# TASK BRIEF
With every line kept intact, print the entries that appear below.

# GIVEN ENTRIES
========================================================================

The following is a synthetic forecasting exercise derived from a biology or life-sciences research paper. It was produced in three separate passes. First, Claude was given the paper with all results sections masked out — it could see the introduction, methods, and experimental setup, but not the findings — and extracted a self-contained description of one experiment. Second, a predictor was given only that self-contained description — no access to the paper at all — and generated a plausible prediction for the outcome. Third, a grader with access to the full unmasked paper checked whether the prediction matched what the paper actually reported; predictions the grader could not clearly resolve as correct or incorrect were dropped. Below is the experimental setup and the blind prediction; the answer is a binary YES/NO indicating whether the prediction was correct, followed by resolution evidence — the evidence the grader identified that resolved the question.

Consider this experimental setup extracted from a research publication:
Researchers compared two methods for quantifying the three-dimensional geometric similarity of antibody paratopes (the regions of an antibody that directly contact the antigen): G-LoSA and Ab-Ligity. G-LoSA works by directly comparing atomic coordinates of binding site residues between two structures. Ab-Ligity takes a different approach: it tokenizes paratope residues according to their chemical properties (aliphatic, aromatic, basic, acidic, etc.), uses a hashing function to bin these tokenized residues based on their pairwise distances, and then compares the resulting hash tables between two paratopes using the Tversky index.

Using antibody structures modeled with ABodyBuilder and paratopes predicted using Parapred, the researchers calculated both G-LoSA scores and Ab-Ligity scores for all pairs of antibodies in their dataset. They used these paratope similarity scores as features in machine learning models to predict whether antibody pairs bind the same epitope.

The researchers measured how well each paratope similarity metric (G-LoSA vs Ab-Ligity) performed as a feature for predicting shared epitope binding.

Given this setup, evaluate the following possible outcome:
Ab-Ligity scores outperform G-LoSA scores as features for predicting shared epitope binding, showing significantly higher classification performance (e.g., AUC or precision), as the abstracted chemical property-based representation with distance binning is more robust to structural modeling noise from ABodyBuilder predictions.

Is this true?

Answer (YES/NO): NO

========================================================================

# RESPONSE TO THE TASK
The following is a synthetic forecasting exercise derived from a biology or life-sciences research paper. It was produced in three separate passes. First, Claude was given the paper with all results sections masked out — it could see the introduction, methods, and experimental setup, but not the findings — and extracted a self-contained description of one experiment. Second, a predictor was given only that self-contained description — no access to the paper at all — and generated a plausible prediction for the outcome. Third, a grader with access to the full unmasked paper checked whether the prediction matched what the paper actually reported; predictions the grader could not clearly resolve as correct or incorrect were dropped. Below is the experimental setup and the blind prediction; the answer is a binary YES/NO indicating whether the prediction was correct, followed by resolution evidence — the evidence the grader identified that resolved the question.

Consider this experimental setup extracted from a research publication:
Researchers compared two methods for quantifying the three-dimensional geometric similarity of antibody paratopes (the regions of an antibody that directly contact the antigen): G-LoSA and Ab-Ligity. G-LoSA works by directly comparing atomic coordinates of binding site residues between two structures. Ab-Ligity takes a different approach: it tokenizes paratope residues according to their chemical properties (aliphatic, aromatic, basic, acidic, etc.), uses a hashing function to bin these tokenized residues based on their pairwise distances, and then compares the resulting hash tables between two paratopes using the Tversky index.

Using antibody structures modeled with ABodyBuilder and paratopes predicted using Parapred, the researchers calculated both G-LoSA scores and Ab-Ligity scores for all pairs of antibodies in their dataset. They used these paratope similarity scores as features in machine learning models to predict whether antibody pairs bind the same epitope.

The researchers measured how well each paratope similarity metric (G-LoSA vs Ab-Ligity) performed as a feature for predicting shared epitope binding.

Given this setup, evaluate the following possible outcome:
Ab-Ligity scores outperform G-LoSA scores as features for predicting shared epitope binding, showing significantly higher classification performance (e.g., AUC or precision), as the abstracted chemical property-based representation with distance binning is more robust to structural modeling noise from ABodyBuilder predictions.

Is this true?

Answer (YES/NO): NO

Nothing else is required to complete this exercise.